_Work request:_
When every entry has been read, print each one back exactly.

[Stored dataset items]
☆ ☆ ☆

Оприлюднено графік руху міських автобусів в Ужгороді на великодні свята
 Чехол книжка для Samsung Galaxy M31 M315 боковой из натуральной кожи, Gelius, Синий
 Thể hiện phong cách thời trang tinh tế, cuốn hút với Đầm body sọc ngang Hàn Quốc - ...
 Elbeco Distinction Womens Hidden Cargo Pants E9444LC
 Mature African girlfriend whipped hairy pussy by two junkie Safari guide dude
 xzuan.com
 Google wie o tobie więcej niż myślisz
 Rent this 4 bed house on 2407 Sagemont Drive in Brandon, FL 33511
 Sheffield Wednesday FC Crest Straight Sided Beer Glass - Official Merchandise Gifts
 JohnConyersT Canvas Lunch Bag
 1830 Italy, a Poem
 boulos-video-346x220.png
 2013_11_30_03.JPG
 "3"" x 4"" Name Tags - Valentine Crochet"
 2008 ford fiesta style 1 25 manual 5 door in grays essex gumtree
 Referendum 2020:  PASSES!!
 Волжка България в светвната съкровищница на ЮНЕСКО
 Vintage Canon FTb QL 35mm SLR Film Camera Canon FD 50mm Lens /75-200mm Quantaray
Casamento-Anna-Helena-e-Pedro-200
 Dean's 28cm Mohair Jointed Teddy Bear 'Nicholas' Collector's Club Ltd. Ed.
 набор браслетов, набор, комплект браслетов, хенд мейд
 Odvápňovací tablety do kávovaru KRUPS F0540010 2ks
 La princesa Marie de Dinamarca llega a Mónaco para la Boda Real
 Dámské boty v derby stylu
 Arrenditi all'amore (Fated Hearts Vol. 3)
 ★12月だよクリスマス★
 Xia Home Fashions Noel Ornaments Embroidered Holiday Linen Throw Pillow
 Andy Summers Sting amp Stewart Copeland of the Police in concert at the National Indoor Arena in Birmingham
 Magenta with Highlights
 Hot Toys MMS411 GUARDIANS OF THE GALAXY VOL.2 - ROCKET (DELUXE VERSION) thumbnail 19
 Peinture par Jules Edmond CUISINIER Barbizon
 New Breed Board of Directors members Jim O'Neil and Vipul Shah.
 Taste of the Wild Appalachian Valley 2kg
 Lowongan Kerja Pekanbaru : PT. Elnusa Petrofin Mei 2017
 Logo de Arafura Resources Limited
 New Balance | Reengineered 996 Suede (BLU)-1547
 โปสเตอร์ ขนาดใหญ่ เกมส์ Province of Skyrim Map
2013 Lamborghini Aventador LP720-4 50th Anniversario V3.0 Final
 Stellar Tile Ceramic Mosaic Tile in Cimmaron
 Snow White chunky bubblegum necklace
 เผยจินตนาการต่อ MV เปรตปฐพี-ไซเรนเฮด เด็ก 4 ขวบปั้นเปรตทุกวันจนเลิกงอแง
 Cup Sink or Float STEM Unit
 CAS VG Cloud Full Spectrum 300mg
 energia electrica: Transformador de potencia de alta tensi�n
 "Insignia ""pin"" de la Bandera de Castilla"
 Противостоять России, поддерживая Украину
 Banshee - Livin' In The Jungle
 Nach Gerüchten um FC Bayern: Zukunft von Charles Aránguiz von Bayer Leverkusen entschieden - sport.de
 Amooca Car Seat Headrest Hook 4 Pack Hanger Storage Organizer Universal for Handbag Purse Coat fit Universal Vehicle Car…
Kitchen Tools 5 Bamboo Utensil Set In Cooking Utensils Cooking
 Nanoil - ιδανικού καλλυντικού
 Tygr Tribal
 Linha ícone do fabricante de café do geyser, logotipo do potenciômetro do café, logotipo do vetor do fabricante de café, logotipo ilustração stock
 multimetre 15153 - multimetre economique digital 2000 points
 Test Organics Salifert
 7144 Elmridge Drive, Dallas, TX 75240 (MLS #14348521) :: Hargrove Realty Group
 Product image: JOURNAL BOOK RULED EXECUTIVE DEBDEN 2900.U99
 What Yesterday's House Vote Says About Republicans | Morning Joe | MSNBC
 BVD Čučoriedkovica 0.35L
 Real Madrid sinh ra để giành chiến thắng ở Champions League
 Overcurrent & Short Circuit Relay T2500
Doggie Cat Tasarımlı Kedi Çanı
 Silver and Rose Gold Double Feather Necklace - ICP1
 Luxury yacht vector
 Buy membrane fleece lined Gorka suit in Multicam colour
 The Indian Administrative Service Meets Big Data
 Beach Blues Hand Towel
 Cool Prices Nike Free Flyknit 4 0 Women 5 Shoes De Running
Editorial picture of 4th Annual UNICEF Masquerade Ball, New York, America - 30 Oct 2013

☆ ☆ ☆

_Response to the task:_
Оприлюднено графік руху міських автобусів в Ужгороді на великодні свята
 Чехол книжка для Samsung Galaxy M31 M315 боковой из натуральной кожи, Gelius, Синий
 Thể hiện phong cách thời trang tinh tế, cuốn hút với Đầm body sọc ngang Hàn Quốc - ...
 Elbeco Distinction Womens Hidden Cargo Pants E9444LC
 Mature African girlfriend whipped hairy pussy by two junkie Safari guide dude
 xzuan.com
 Google wie o tobie więcej niż myślisz
 Rent this 4 bed house on 2407 Sagemont Drive in Brandon, FL 33511
 Sheffield Wednesday FC Crest Straight Sided Beer Glass - Official Merchandise Gifts
 JohnConyersT Canvas Lunch Bag
 1830 Italy, a Poem
 boulos-video-346x220.png
 2013_11_30_03.JPG
 "3"" x 4"" Name Tags - Valentine Crochet"
 2008 ford fiesta style 1 25 manual 5 door in grays essex gumtree
 Referendum 2020:  PASSES!!
 Волжка България в светвната съкровищница на ЮНЕСКО
 Vintage Canon FTb QL 35mm SLR Film Camera Canon FD 50mm Lens /75-200mm Quantaray
Casamento-Anna-Helena-e-Pedro-200
 Dean's 28cm Mohair Jointed Teddy Bear 'Nicholas' Collector's Club Ltd. Ed.
 набор браслетов, набор, комплект браслетов, хенд мейд
 Odvápňovací tablety do kávovaru KRUPS F0540010 2ks
 La princesa Marie de Dinamarca llega a Mónaco para la Boda Real
 Dámské boty v derby stylu
 Arrenditi all'amore (Fated Hearts Vol. 3)
 ★12月だよクリスマス★
 Xia Home Fashions Noel Ornaments Embroidered Holiday Linen Throw Pillow
 Andy Summers Sting amp Stewart Copeland of the Police in concert at the National Indoor Arena in Birmingham
 Magenta with Highlights
 Hot Toys MMS411 GUARDIANS OF THE GALAXY VOL.2 - ROCKET (DELUXE VERSION) thumbnail 19
 Peinture par Jules Edmond CUISINIER Barbizon
 New Breed Board of Directors members Jim O'Neil and Vipul Shah.
 Taste of the Wild Appalachian Valley 2kg
 Lowongan Kerja Pekanbaru : PT. Elnusa Petrofin Mei 2017
 Logo de Arafura Resources Limited
 New Balance | Reengineered 996 Suede (BLU)-1547
 โปสเตอร์ ขนาดใหญ่ เกมส์ Province of Skyrim Map
2013 Lamborghini Aventador LP720-4 50th Anniversario V3.0 Final
 Stellar Tile Ceramic Mosaic Tile in Cimmaron
 Snow White chunky bubblegum necklace
 เผยจินตนาการต่อ MV เปรตปฐพี-ไซเรนเฮด เด็ก 4 ขวบปั้นเปรตทุกวันจนเลิกงอแง
 Cup Sink or Float STEM Unit
 CAS VG Cloud Full Spectrum 300mg
 energia electrica: Transformador de potencia de alta tensi�n
 "Insignia ""pin"" de la Bandera de Castilla"
 Противостоять России, поддерживая Украину
 Banshee - Livin' In The Jungle
 Nach Gerüchten um FC Bayern: Zukunft von Charles Aránguiz von Bayer Leverkusen entschieden - sport.de
 Amooca Car Seat Headrest Hook 4 Pack Hanger Storage Organizer Universal for Handbag Purse Coat fit Universal Vehicle Car…
Kitchen Tools 5 Bamboo Utensil Set In Cooking Utensils Cooking
 Nanoil - ιδανικού καλλυντικού
 Tygr Tribal
 Linha ícone do fabricante de café do geyser, logotipo do potenciômetro do café, logotipo do vetor do fabricante de café, logotipo ilustração stock
 multimetre 15153 - multimetre economique digital 2000 points
 Test Organics Salifert
 7144 Elmridge Drive, Dallas, TX 75240 (MLS #14348521) :: Hargrove Realty Group
 Product image: JOURNAL BOOK RULED EXECUTIVE DEBDEN 2900.U99
 What Yesterday's House Vote Says About Republicans | Morning Joe | MSNBC
 BVD Čučoriedkovica 0.35L
 Real Madrid sinh ra để giành chiến thắng ở Champions League
 Overcurrent & Short Circuit Relay T2500
Doggie Cat Tasarımlı Kedi Çanı
 Silver and Rose Gold Double Feather Necklace - ICP1
 Luxury yacht vector
 Buy membrane fleece lined Gorka suit in Multicam colour
 The Indian Administrative Service Meets Big Data
 Beach Blues Hand Towel
 Cool Prices Nike Free Flyknit 4 0 Women 5 Shoes De Running
Editorial picture of 4th Annual UNICEF Masquerade Ball, New York, America - 30 Oct 2013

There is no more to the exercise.